*Some items*:
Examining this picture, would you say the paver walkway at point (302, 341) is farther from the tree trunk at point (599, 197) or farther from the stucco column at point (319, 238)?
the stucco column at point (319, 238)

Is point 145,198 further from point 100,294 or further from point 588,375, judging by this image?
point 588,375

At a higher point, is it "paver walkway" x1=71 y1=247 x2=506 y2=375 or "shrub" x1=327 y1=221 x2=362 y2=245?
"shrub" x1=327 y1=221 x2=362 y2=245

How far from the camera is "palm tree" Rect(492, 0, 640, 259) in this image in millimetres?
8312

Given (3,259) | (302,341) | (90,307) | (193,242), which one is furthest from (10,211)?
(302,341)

*GIVEN REQUEST*: Copy out all of the items above word for word.

*ANSWER TO THIS PROBLEM*:
Examining this picture, would you say the paver walkway at point (302, 341) is farther from the tree trunk at point (599, 197) or farther from the stucco column at point (319, 238)?
the stucco column at point (319, 238)

Is point 145,198 further from point 100,294 or further from point 588,375, judging by this image?
point 588,375

At a higher point, is it "paver walkway" x1=71 y1=247 x2=506 y2=375 or "shrub" x1=327 y1=221 x2=362 y2=245?
"shrub" x1=327 y1=221 x2=362 y2=245

How far from the camera is "palm tree" Rect(492, 0, 640, 259) in this image in millimetres?
8312

Given (3,259) | (302,341) | (90,307) | (193,242), which one is furthest from (10,211)?
(302,341)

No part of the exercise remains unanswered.